8.29.2011

Three Ad professors teach First-Year Odyssey seminars

As part of the new First-year Odyssey Seminar Program, Drs. Reichert, Hamilton and Kreshel are teaching seminars focusing on different topics in Advertising. The new program, designed to introduce first-years to academic life at the University of Georgia, gives students the opportunity to engage with faculty and other freshmen in a small class environment.

Dr. Reichert is teaching a seminar entitled, "Sex in Advertising: History, Content, and Controversy." In this class students will learn anything and everything about sex in Advertising: What is it? Does it work? and Why is it used to appeal to young people? The class will also discuss some of the most controversial advertisements of all time from Calvin Klein to Victoria's Secret to Abercrombie & Fitch.

Dr. Hamilton's seminar, called "New Devices, Old Needs: The Cultural History of Communications Technologies," explores how essentially new communications technologies satisfy basic human needs that are quite old in comparison. The class will discuss many communications technologies, from the crop of Internet applications and social media back to radio, telegraph, photography, and further. Students will investigate these technologies and what people at the time had to say about them in order to explore relationships between communications and society.

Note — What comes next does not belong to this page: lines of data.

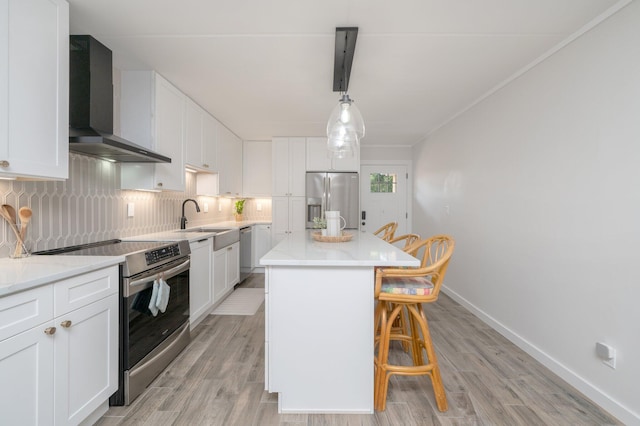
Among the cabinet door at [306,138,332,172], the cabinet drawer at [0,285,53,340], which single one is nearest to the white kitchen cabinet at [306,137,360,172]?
the cabinet door at [306,138,332,172]

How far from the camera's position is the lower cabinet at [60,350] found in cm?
118

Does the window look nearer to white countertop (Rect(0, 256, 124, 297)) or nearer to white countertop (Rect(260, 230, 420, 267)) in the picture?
white countertop (Rect(260, 230, 420, 267))

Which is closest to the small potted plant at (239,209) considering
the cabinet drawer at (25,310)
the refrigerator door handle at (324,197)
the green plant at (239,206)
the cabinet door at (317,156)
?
the green plant at (239,206)

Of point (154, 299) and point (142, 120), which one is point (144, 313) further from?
point (142, 120)

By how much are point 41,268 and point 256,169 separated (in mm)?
4185

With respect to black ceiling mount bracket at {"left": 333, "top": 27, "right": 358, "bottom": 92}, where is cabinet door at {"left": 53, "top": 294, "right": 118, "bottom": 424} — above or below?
below

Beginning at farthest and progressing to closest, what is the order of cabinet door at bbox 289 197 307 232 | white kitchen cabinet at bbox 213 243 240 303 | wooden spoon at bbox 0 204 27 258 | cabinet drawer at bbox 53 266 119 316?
cabinet door at bbox 289 197 307 232
white kitchen cabinet at bbox 213 243 240 303
wooden spoon at bbox 0 204 27 258
cabinet drawer at bbox 53 266 119 316

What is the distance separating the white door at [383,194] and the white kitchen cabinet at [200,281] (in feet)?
10.8

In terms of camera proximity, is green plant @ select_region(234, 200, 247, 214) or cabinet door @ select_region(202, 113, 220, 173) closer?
cabinet door @ select_region(202, 113, 220, 173)

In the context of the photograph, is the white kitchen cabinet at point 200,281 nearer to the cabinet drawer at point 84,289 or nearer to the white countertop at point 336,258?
the cabinet drawer at point 84,289

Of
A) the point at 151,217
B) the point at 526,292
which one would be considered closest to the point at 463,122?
the point at 526,292

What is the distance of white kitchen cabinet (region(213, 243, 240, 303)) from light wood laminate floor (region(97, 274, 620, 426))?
83 centimetres

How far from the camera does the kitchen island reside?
176 centimetres

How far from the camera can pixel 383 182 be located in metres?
5.86
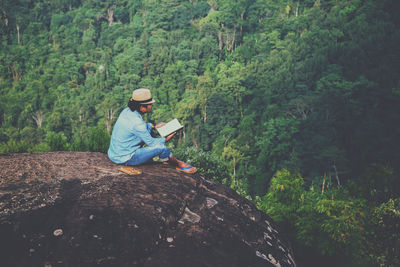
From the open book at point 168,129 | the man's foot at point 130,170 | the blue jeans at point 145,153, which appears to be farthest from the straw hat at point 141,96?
the man's foot at point 130,170

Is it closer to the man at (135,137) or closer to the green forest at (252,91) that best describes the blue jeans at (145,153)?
the man at (135,137)

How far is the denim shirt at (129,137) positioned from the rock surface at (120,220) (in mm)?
242

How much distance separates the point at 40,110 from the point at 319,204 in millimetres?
47719

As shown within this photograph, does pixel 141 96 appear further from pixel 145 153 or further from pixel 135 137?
pixel 145 153

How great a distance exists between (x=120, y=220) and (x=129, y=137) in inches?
50.2

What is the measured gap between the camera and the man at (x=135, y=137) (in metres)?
4.30

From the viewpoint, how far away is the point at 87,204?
3.54 meters

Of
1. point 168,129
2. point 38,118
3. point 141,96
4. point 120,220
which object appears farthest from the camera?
point 38,118

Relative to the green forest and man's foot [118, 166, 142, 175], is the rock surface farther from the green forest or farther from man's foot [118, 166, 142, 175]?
the green forest

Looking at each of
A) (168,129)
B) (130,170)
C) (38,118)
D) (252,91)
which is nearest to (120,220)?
(130,170)

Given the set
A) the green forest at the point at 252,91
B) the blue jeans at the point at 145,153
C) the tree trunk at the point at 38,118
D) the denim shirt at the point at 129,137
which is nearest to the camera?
the denim shirt at the point at 129,137

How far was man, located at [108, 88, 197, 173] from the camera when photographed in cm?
430

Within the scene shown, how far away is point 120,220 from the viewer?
11.1ft

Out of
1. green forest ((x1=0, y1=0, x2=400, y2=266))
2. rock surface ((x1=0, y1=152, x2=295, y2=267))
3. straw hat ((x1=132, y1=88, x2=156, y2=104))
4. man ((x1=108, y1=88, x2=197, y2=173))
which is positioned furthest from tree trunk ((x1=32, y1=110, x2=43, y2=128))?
straw hat ((x1=132, y1=88, x2=156, y2=104))
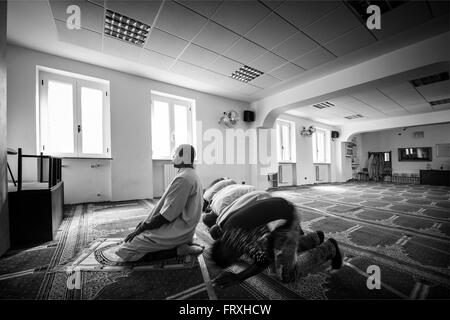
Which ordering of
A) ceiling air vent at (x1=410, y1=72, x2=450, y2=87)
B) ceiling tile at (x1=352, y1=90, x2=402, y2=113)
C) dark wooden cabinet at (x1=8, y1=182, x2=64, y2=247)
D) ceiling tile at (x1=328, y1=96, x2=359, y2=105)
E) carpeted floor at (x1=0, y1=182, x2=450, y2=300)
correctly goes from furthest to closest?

Dr. Kreshel's seminar is called "Advertising and the Commercialization of Everyday Life." Students will learn some of the "basics" like what advertising is, advertising in the context of a "chaotic" media culture in which technological innovation accelerates the development of new media platforms, and how the concept of an "audience" is changing. They will also look at some of the controversies that arise in looking at advertising as a vehicle of social communication, focusing mostly upon how the logic of the marketplace has found its way into institutions and ideas never intended to be traded as marketing commodities.

1 comment:

Kristen said...

Those lucky freshmen (I mean first-year students)! These all sound really great.